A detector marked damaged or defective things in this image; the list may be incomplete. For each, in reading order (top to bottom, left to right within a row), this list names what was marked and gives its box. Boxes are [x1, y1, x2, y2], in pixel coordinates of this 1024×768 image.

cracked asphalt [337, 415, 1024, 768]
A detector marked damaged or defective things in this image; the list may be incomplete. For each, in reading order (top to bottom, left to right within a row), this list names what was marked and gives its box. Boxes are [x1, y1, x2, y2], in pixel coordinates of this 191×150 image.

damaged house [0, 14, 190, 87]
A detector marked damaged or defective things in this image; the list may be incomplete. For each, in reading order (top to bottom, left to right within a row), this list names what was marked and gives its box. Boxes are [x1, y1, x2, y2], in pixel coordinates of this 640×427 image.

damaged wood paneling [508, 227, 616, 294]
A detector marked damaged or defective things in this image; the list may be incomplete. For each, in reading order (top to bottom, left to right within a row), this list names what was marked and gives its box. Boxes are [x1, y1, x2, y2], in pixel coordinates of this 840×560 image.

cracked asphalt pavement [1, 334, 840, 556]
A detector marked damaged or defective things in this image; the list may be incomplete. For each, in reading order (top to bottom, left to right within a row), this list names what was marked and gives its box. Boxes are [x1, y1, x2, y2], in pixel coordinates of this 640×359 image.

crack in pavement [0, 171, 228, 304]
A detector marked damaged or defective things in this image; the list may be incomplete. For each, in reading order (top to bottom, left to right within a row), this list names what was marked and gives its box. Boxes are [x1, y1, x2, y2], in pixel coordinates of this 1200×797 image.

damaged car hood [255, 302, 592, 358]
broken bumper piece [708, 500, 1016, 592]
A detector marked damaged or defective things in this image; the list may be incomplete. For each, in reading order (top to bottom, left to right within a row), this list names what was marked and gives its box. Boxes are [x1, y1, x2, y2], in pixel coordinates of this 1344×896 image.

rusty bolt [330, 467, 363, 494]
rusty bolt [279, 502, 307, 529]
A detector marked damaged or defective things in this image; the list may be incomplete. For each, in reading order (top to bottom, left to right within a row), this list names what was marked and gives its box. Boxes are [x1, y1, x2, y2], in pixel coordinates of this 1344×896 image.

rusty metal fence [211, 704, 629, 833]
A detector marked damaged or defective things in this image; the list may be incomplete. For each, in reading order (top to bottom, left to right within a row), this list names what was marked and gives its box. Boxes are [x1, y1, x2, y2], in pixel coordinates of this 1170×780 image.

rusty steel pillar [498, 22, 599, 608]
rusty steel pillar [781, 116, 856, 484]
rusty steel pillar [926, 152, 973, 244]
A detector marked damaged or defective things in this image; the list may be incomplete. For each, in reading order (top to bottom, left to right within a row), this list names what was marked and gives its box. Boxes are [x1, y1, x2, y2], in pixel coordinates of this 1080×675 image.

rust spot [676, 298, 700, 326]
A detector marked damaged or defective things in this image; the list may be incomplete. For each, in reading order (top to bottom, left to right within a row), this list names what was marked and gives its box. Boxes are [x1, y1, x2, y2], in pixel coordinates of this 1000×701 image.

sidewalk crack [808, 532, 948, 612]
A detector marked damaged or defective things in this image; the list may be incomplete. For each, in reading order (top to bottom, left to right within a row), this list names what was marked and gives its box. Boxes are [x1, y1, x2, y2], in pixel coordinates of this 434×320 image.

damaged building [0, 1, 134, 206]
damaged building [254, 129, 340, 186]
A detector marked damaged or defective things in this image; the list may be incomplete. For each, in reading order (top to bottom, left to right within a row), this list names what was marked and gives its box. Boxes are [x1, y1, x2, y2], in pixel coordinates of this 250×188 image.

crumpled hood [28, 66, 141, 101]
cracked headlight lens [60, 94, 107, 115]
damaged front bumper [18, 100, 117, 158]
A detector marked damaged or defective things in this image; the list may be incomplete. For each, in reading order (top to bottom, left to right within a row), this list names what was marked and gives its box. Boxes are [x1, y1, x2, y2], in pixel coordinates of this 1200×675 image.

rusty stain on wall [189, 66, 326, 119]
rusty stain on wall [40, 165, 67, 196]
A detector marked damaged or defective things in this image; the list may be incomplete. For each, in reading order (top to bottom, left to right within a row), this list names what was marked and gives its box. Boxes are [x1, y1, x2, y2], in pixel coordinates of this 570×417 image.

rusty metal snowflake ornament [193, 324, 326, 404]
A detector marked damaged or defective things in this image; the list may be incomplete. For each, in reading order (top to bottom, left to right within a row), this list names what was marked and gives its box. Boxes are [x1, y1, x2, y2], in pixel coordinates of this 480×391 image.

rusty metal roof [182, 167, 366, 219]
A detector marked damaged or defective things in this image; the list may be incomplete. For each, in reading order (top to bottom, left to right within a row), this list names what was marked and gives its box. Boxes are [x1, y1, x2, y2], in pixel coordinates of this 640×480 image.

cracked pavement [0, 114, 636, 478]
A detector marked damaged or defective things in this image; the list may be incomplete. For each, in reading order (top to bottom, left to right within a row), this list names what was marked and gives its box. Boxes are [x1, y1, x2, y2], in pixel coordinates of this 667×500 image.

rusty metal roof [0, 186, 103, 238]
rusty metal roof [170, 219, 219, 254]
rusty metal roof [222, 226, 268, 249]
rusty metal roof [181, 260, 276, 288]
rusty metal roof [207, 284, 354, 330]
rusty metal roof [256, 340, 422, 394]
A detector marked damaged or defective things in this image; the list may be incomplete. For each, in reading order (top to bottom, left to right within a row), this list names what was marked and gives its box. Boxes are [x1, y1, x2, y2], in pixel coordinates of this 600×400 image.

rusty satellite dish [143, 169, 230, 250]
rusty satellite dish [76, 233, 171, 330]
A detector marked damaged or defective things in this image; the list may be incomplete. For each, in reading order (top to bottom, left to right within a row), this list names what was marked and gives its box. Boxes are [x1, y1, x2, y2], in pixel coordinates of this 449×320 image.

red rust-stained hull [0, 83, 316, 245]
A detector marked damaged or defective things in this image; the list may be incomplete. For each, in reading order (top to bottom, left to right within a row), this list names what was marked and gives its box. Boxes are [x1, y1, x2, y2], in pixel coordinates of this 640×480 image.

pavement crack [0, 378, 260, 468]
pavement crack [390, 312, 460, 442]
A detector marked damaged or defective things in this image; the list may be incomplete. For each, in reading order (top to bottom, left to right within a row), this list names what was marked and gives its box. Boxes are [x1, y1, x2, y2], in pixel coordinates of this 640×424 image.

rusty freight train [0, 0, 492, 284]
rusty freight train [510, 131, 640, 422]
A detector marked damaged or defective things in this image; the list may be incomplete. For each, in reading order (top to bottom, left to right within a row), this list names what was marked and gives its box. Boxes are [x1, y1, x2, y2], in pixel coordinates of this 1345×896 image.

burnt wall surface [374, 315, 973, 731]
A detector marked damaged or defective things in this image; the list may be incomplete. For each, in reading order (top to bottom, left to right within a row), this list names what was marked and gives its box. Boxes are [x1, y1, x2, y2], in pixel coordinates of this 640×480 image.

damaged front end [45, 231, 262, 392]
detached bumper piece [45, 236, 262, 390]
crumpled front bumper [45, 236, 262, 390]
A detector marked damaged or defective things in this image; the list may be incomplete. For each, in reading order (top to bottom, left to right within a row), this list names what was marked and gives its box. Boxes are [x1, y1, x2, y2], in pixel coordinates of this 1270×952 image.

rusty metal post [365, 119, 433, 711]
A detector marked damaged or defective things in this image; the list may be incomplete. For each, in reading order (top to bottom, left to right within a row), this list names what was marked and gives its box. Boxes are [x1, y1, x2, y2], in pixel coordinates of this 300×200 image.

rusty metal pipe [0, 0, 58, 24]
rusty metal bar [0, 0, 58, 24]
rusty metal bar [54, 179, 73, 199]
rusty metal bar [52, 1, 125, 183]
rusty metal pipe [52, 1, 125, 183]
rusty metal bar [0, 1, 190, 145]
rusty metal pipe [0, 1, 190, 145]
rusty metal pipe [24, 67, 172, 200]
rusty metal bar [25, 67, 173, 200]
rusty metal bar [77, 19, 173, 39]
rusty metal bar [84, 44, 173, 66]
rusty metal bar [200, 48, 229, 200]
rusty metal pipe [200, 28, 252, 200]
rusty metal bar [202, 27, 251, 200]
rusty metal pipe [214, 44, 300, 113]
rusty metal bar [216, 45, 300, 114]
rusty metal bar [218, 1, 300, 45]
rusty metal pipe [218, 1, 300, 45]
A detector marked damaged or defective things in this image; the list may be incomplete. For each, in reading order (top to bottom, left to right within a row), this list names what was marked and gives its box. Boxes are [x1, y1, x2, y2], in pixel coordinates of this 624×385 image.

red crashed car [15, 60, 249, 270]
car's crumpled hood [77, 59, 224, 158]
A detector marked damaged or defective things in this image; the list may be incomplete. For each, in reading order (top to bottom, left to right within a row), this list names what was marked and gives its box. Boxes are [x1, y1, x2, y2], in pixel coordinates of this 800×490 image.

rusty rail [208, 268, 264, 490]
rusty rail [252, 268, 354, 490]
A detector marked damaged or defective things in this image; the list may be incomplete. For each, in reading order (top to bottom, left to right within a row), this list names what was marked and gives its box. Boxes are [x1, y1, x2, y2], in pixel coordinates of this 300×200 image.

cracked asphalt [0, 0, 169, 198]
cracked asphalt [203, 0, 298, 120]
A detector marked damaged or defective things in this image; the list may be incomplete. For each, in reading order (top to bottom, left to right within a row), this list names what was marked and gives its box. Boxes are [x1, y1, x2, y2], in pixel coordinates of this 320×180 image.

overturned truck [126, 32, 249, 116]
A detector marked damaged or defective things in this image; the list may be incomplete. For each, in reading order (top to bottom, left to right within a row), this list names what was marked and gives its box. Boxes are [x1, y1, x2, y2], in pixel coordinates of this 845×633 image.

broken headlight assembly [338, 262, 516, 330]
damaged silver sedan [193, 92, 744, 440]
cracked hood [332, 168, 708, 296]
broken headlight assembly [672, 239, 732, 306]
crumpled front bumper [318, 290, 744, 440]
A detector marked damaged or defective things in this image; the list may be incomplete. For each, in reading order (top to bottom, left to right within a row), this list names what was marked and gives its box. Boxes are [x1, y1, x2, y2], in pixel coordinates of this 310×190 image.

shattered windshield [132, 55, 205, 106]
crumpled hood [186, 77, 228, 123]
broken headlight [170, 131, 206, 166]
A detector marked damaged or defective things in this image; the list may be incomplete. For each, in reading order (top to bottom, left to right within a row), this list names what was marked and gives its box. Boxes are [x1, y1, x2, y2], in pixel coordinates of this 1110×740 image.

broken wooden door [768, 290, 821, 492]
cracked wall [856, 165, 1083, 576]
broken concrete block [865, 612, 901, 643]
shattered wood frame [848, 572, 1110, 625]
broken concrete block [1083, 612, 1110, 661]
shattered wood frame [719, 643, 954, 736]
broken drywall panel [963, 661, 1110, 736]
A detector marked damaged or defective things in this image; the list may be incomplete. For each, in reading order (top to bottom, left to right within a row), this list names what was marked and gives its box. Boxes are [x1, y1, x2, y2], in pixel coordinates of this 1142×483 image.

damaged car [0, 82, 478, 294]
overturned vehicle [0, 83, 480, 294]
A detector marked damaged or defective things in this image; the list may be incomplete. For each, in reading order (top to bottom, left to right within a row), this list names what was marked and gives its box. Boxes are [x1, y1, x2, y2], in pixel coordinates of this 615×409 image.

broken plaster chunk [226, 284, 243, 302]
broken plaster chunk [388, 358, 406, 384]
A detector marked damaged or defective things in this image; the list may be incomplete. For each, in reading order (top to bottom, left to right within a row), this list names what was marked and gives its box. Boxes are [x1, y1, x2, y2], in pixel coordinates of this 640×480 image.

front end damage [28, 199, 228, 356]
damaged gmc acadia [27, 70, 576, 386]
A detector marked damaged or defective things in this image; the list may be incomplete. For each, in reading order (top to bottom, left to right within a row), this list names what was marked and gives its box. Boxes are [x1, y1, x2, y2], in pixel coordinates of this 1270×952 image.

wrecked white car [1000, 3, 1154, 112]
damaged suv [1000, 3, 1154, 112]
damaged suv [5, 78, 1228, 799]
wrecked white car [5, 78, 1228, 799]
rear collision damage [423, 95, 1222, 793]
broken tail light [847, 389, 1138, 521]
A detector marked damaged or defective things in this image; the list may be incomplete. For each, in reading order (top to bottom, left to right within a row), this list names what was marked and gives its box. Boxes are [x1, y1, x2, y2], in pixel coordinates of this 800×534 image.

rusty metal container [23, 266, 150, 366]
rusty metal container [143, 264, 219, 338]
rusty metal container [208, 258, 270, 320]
■ ■ ■ ■
▶ Brief
Place the lines from the one containing "this 1142×483 image." through the one containing "damaged car [0, 82, 478, 294]", inclusive, into a JSON list of strings, with one string per line and blank lines omitted.

▶ Result for this exercise
[
  "A detector marked damaged or defective things in this image; the list may be incomplete. For each, in reading order (top to bottom, left to right within a row), this list names what was marked and gives its box. Boxes are [x1, y1, x2, y2], in pixel coordinates of this 1142×483 image.",
  "damaged car [0, 82, 478, 294]"
]